Text:
┏━━

Normally _hw is stricter than _ok, you already check power10_hw,
I think power10_ok is useless here.

> +/* { dg-require-effective-target int128 } */
> +/* { dg-options "-mdejagnu-cpu=power10 -save-temps" } */
> +
> +#include <altivec.h>
> +#include <stdio.h>
> +#include <inttypes.h>
> +#include <string.h>
> +#include <stdlib.h>
> +
> +#define DEBUG 0
> +#define TRUE  1
> +#define FALSE 0
> +#define SIZE  4
> +
> +vector signed __int128 zero_vsint128 = {0x0};
> +
> +vector signed __int128 store_data[SIZE] = {
> +{ (__int128) 0x79BD000000000000 << 64 | (__int128) 0x123456789abcdef8ULL},
> +{ (__int128) 0x8ACE000000000000 << 64 | (__int128) 0xfedcba9876543217ULL},
> +{ (__int128) 0x1357000000000000 << 64 | (__int128) 0xccccccccccccccccULL},
> +{ (__int128) 0xf000000000000000 << 64 | (__int128) 0xaaaaaaaaaaaaaaaaULL}
> +};
> +
> +signed char signed_char_expected[SIZE] = {0xF8ULL, 0x17, 0xCC, 0xAA};
> +signed short signed_short_expected[SIZE] = {0xDEF8, 0x3217, 0xcccc, 0xaaaa, 
> };
> +signed int signed_int_expected[SIZE] = {0x9ABCDEF8, 0x76543217, 0xCCCCCCCC,
> +                                     0xAAAAAAAA};
> +signed long int signed_long_expected[SIZE] = {0x123456789ABCDEF8,
> +                                                     0xFEDCBA9876543217ULL,
> +                                                     0xCCCCCCCCCCCCCCCCULL,
> +                                                     0xAAAAAAAAAAAAAAAAULL};
> +signed long long int signed_long_long_expected[SIZE] = 
> {0x123456789ABCDEF8ULL,
> +                                                     0xFEDCBA9876543217ULL,
> +                                                     0xCCCCCCCCCCCCCCCCULL,
> +                                                     0xAAAAAAAAAAAAAAAAULL};
> +
> +union conv_t {
> +  vector signed __int128 vsi128;
> +  unsigned long long ull[2];
> +  signed char schar[16];
> +  signed __int128 s128;
> +} conv;
> +
> +int check_expected_byte (signed char expected,
> +                      signed char actual)

┗━━

Task goal:
Can you output the entire code review excerpt verbatim, from first line to last? Rely only on the code review excerpt above, not on any of the material.

Information:
┏━━

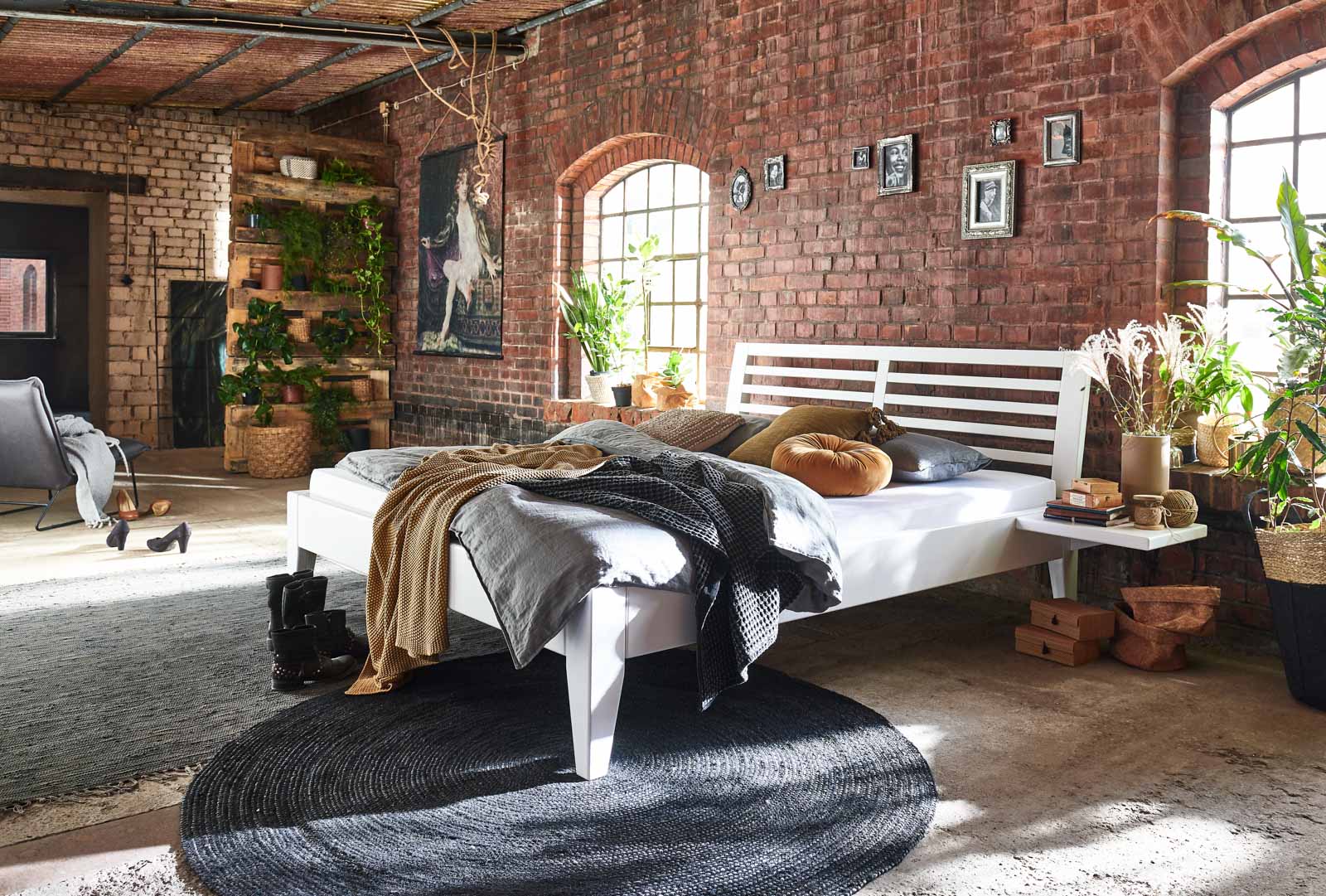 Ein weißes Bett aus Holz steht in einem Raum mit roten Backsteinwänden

┗━━
┏━━

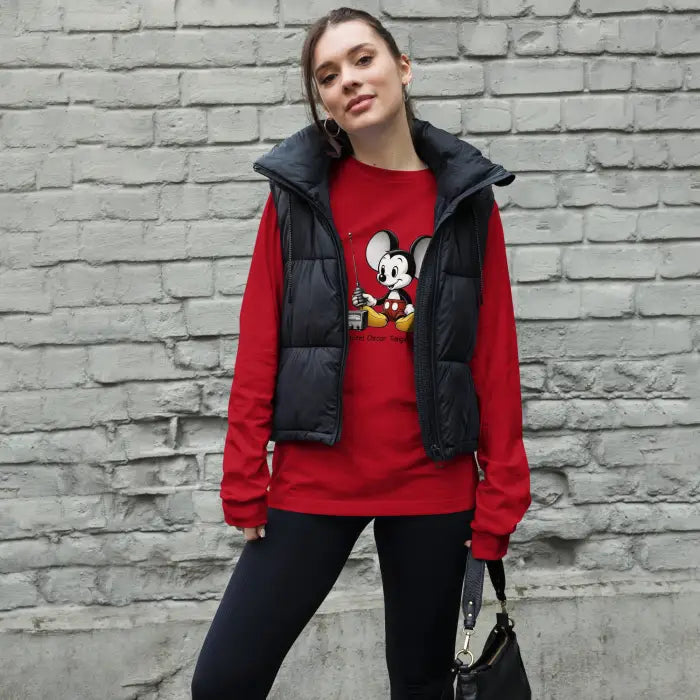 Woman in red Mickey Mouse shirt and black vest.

┗━━

Task solution:
Normally _hw is stricter than _ok, you already check power10_hw,
I think power10_ok is useless here.

> +/* { dg-require-effective-target int128 } */
> +/* { dg-options "-mdejagnu-cpu=power10 -save-temps" } */
> +
> +#include <altivec.h>
> +#include <stdio.h>
> +#include <inttypes.h>
> +#include <string.h>
> +#include <stdlib.h>
> +
> +#define DEBUG 0
> +#define TRUE  1
> +#define FALSE 0
> +#define SIZE  4
> +
> +vector signed __int128 zero_vsint128 = {0x0};
> +
> +vector signed __int128 store_data[SIZE] = {
> +{ (__int128) 0x79BD000000000000 << 64 | (__int128) 0x123456789abcdef8ULL},
> +{ (__int128) 0x8ACE000000000000 << 64 | (__int128) 0xfedcba9876543217ULL},
> +{ (__int128) 0x1357000000000000 << 64 | (__int128) 0xccccccccccccccccULL},
> +{ (__int128) 0xf000000000000000 << 64 | (__int128) 0xaaaaaaaaaaaaaaaaULL}
> +};
> +
> +signed char signed_char_expected[SIZE] = {0xF8ULL, 0x17, 0xCC, 0xAA};
> +signed short signed_short_expected[SIZE] = {0xDEF8, 0x3217, 0xcccc, 0xaaaa, 
> };
> +signed int signed_int_expected[SIZE] = {0x9ABCDEF8, 0x76543217, 0xCCCCCCCC,
> +                                     0xAAAAAAAA};
> +signed long int signed_long_expected[SIZE] = {0x123456789ABCDEF8,
> +                                                     0xFEDCBA9876543217ULL,
> +                                                     0xCCCCCCCCCCCCCCCCULL,
> +                                                     0xAAAAAAAAAAAAAAAAULL};
> +signed long long int signed_long_long_expected[SIZE] = 
> {0x123456789ABCDEF8ULL,
> +                                                     0xFEDCBA9876543217ULL,
> +                                                     0xCCCCCCCCCCCCCCCCULL,
> +                                                     0xAAAAAAAAAAAAAAAAULL};
> +
> +union conv_t {
> +  vector signed __int128 vsi128;
> +  unsigned long long ull[2];
> +  signed char schar[16];
> +  signed __int128 s128;
> +} conv;
> +
> +int check_expected_byte (signed char expected,
> +                      signed char actual)